Et en revanche, nous devrions avoir cette capacité de résoudre les défis intra-communautaires nous-mêmes. Lorsqu’il s’agit de la division entre ce qu’on appelle les ultra-orthodoxes et les laïcs, nous devrions être en mesure de trouver des moyens de garantir que l’érudition juive continuera à grandir au sein de l’Etat juif et que les droits – et les fardeaux – qui sont accordés par ce que représente la protection physique du pays seront partagés équitablement, malgré les différences.
De manière similaire, nous devrions être capables de rassembler de façon à ce que tous les Juifs, quel que soit le lien qu’ils ont choisi d’entretenir avec notre foi partagée, puissent se sentir authentiquement concernés par le seul foyer national du peuple juif.
Au cœur spirituel et emblématique de ce foyer national retrouvé est le mur Occidental.

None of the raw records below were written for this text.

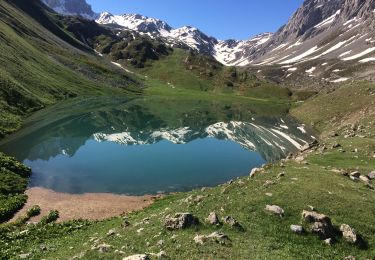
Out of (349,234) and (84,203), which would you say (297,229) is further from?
(84,203)

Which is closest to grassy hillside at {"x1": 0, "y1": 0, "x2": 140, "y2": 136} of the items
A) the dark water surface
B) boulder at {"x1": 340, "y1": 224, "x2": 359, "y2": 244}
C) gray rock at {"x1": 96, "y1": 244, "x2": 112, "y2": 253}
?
the dark water surface

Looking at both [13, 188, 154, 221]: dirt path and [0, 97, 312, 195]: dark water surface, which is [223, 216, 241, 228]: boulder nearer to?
[13, 188, 154, 221]: dirt path

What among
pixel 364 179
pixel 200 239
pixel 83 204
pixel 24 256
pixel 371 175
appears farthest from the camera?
pixel 83 204

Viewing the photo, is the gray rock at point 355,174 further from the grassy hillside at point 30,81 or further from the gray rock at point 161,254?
the grassy hillside at point 30,81

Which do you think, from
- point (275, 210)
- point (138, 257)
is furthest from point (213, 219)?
point (138, 257)

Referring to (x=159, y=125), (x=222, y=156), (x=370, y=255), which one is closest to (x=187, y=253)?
(x=370, y=255)

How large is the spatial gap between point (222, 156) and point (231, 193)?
45037 mm

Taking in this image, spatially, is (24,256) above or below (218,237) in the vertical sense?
above

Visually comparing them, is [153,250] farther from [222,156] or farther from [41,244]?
[222,156]

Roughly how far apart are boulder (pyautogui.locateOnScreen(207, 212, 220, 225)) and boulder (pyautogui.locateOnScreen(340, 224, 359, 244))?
27.7ft

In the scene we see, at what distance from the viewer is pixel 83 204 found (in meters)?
47.8

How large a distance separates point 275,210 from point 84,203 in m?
25.6

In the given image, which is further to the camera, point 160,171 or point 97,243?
point 160,171

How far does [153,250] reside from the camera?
25422 mm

Et l’ironie de cette décision contre-productive prise dimanche, c’est que le plan de « compromis » dorénavant gelé n’était pas non plus réellement un compromis. Il ne touchait pas les arrangements pris sur le site même qui est considéré par la majorité comme étant le mur Occidental – la section où hommes et femmes prient séparément et où le rabbinat ultra-orthodoxe maintient un contrôle complet. L’idée était que ceux qui aiment prier sans ces contraintes pourraient dorénavant le faire ailleurs, à un peu de distance. C’est une affaire de vivre et de laisser vivre, de prier et de laisser prier.
Mais même cette solution de Salomon, perfectionnée avec sérieux durant des années de négociations minutieuses entre individus ayant à coeur l’intérêt de la communauté juive mondiale, s’est finalement avérée trop menaçante pour les dirigeants ultra-orthodoxes.
Et le Premier ministre israélien, au fait des désirs de la Diaspora, en capitulant face à des demandes étroites d’esprit et au détriment du bon sens, a montré que sa survie au cabinet prend dorénavant le pas sur les sensibilités les plus profondes de la nation juive qu’il aspire à diriger.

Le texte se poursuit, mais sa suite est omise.